- _TASK PROMPT_:
Somewhere below is a line with "resting: 12%" and, later, a line with "scientific name: Muntiacus vuquangensis"; repeat those two lines and all the lines between them, exactly as they are.

- _INPUT RECORDS_:
------------------------

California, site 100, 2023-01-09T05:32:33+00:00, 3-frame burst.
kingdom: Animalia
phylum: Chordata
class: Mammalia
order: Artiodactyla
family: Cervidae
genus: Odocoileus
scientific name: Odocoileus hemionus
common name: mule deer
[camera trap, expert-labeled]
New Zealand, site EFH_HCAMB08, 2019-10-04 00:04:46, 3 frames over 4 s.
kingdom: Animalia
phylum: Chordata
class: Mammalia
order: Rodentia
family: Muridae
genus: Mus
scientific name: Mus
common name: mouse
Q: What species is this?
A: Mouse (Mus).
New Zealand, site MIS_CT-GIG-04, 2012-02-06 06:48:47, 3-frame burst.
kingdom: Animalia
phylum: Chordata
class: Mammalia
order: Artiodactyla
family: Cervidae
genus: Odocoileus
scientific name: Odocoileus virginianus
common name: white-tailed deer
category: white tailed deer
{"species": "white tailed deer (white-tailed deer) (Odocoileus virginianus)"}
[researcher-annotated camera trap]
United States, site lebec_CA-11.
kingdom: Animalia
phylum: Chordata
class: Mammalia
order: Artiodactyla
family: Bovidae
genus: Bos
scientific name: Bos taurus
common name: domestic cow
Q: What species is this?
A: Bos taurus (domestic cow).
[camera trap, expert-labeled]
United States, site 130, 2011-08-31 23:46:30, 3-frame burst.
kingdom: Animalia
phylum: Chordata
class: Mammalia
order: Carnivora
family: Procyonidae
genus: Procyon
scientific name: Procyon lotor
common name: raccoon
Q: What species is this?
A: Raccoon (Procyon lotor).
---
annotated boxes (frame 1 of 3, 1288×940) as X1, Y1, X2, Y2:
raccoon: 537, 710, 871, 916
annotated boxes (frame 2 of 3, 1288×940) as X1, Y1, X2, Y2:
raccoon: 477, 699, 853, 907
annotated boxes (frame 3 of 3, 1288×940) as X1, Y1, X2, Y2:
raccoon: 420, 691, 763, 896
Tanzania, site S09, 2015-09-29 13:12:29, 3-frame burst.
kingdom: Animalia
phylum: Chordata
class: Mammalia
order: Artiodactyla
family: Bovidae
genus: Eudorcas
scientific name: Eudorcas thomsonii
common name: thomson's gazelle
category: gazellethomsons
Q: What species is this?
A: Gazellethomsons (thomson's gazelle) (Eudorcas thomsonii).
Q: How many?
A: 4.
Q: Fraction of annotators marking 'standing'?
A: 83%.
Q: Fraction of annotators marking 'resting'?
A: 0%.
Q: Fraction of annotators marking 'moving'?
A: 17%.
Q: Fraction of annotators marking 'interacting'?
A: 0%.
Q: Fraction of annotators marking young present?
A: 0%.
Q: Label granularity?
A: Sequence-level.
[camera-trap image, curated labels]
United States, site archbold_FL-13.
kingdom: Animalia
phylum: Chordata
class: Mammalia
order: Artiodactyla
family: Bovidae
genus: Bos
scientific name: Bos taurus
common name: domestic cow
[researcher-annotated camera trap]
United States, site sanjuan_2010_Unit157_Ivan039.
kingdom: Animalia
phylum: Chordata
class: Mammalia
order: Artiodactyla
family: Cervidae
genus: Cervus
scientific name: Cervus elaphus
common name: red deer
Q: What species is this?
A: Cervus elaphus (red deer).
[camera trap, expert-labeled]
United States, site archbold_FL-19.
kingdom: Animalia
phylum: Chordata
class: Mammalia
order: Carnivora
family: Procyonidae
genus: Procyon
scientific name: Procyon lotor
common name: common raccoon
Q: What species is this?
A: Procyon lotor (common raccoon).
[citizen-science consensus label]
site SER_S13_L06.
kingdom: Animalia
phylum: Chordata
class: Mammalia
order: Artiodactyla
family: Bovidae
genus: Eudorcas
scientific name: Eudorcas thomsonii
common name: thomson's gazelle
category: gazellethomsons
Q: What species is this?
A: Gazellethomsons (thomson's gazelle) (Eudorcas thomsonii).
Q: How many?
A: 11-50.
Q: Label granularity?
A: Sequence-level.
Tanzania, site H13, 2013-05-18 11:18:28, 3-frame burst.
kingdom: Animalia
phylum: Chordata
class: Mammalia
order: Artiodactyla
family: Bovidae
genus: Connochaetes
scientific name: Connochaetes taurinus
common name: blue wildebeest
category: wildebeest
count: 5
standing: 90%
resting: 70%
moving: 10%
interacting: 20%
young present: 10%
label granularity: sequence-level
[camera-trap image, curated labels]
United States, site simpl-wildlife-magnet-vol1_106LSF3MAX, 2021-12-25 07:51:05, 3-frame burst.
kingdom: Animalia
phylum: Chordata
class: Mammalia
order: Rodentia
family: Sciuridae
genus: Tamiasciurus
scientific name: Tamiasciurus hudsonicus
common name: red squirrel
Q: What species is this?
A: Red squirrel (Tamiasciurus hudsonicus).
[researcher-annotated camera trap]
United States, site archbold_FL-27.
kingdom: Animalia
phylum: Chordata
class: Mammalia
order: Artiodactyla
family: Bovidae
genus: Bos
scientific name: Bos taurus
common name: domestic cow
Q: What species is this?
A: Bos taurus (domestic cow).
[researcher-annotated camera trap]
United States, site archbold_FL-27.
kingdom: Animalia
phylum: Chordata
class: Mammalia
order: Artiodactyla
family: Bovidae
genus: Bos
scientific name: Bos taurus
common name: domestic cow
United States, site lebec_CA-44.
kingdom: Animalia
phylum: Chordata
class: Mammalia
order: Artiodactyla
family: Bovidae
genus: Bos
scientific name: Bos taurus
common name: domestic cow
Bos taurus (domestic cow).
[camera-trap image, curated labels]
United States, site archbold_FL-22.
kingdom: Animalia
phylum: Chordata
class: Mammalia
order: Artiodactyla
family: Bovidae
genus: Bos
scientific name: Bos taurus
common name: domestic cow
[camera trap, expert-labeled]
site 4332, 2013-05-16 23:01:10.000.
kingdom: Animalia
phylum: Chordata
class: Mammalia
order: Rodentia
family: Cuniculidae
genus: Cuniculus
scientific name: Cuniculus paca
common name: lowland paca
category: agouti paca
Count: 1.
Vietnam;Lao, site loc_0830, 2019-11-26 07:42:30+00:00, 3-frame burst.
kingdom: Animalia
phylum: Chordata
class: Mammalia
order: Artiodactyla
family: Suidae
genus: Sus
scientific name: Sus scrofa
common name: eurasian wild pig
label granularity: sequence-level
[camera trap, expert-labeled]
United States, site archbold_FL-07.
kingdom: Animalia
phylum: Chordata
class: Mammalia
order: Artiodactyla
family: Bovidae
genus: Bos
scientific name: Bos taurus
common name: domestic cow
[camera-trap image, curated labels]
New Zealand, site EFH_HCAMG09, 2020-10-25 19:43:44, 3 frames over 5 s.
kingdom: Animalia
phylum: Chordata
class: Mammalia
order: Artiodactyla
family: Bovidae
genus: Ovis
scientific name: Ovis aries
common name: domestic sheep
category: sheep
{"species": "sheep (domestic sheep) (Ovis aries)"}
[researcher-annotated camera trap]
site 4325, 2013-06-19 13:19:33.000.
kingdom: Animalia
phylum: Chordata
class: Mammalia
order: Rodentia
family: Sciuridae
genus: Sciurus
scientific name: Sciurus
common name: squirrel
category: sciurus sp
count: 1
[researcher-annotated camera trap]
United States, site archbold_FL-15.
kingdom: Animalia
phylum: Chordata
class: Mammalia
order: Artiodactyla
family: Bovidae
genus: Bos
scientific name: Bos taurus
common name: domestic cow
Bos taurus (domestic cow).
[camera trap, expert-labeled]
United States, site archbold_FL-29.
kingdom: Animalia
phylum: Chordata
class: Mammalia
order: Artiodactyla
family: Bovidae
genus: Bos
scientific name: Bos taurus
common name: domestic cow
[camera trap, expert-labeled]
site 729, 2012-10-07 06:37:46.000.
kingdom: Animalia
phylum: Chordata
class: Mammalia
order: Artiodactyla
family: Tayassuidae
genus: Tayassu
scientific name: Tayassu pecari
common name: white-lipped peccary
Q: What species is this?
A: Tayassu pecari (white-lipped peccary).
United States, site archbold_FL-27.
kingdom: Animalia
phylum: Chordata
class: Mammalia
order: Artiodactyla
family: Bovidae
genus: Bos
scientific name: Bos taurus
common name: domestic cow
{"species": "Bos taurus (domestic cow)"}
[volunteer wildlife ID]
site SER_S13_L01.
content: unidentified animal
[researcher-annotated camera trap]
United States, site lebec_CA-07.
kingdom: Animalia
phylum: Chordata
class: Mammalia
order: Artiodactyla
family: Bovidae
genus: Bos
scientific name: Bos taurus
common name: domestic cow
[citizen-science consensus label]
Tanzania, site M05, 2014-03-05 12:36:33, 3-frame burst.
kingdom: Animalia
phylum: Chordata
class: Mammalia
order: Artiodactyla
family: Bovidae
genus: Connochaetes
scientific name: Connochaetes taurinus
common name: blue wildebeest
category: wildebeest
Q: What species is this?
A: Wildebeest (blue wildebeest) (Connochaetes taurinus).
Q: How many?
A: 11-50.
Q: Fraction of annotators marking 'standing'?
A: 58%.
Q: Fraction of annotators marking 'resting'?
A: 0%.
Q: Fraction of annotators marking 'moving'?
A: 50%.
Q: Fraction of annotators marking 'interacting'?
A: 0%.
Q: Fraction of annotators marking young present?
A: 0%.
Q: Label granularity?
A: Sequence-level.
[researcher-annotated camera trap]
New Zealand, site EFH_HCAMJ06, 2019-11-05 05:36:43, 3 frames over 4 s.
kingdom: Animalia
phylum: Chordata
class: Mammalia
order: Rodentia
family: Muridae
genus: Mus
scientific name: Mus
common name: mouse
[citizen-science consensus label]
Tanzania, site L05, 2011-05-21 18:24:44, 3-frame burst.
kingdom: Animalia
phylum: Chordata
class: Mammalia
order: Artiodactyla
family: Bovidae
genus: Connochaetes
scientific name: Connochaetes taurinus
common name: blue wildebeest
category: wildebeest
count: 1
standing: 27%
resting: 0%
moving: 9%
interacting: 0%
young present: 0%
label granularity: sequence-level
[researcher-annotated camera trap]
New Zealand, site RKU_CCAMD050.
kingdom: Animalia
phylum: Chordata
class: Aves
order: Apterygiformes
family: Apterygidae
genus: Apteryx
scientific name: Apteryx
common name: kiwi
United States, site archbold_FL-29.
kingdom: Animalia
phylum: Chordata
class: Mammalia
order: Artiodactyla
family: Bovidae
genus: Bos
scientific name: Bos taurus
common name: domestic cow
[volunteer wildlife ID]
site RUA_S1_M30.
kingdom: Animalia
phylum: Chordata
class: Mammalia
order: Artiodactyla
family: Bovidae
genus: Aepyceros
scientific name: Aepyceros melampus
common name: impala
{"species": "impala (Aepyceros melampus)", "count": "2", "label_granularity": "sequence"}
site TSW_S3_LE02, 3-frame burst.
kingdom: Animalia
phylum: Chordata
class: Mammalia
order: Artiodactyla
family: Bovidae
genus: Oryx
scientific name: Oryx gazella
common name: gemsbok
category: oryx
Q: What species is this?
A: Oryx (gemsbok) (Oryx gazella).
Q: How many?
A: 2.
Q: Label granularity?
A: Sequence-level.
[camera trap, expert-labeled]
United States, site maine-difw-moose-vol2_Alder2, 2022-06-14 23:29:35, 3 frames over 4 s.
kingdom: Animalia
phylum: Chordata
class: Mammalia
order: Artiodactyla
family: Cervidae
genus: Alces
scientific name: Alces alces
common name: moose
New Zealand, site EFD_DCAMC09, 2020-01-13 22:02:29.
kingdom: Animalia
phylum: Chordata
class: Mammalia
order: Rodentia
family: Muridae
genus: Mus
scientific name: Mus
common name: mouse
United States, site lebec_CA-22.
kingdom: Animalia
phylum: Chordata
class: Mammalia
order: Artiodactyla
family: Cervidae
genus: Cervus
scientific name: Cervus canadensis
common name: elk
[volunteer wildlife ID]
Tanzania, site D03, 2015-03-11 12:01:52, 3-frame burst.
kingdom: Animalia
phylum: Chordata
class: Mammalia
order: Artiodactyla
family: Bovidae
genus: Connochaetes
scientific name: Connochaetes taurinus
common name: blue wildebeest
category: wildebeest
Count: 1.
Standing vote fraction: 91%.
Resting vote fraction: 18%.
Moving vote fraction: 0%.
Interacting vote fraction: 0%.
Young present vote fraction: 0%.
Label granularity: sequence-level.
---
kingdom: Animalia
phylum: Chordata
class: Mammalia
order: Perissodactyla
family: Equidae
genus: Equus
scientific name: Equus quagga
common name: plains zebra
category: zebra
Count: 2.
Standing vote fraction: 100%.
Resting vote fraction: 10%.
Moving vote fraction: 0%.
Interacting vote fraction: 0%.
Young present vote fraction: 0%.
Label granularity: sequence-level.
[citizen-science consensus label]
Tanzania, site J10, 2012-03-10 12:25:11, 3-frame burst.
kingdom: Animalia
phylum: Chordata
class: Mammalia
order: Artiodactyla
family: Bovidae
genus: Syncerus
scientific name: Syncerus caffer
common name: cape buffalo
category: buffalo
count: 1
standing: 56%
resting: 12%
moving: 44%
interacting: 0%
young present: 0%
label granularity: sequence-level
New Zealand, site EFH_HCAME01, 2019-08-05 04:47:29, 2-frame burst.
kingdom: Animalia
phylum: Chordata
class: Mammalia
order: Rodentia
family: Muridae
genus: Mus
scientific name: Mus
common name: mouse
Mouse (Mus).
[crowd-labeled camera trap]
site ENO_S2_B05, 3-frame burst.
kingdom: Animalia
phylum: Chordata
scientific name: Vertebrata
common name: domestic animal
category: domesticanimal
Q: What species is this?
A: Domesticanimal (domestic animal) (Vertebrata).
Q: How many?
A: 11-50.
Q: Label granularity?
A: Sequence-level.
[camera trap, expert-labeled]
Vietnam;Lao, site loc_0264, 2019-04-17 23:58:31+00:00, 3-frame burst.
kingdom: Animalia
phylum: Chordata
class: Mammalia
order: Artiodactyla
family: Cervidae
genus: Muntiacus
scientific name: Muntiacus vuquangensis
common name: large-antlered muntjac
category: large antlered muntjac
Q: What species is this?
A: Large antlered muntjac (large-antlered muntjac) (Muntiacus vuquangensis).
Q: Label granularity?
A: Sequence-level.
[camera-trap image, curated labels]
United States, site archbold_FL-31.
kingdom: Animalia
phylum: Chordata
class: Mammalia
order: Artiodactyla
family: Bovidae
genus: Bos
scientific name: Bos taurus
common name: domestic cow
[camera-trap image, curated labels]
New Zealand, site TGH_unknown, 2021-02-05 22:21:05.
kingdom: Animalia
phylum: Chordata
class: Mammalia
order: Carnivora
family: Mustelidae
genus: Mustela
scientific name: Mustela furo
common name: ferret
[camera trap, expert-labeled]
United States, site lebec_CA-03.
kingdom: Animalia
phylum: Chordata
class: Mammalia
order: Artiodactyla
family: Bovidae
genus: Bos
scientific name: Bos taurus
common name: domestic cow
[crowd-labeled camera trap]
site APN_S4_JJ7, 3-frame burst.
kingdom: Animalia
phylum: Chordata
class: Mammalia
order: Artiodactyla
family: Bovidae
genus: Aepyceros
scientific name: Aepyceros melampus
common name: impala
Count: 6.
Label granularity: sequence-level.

------------------------

- _SOLUTION FOR THIS PROBLEM_:
resting: 12%
moving: 44%
interacting: 0%
young present: 0%
label granularity: sequence-level
New Zealand, site EFH_HCAME01, 2019-08-05 04:47:29, 2-frame burst.
kingdom: Animalia
phylum: Chordata
class: Mammalia
order: Rodentia
family: Muridae
genus: Mus
scientific name: Mus
common name: mouse
Mouse (Mus).
[crowd-labeled camera trap]
site ENO_S2_B05, 3-frame burst.
kingdom: Animalia
phylum: Chordata
scientific name: Vertebrata
common name: domestic animal
category: domesticanimal
Q: What species is this?
A: Domesticanimal (domestic animal) (Vertebrata).
Q: How many?
A: 11-50.
Q: Label granularity?
A: Sequence-level.
[camera trap, expert-labeled]
Vietnam;Lao, site loc_0264, 2019-04-17 23:58:31+00:00, 3-frame burst.
kingdom: Animalia
phylum: Chordata
class: Mammalia
order: Artiodactyla
family: Cervidae
genus: Muntiacus
scientific name: Muntiacus vuquangensis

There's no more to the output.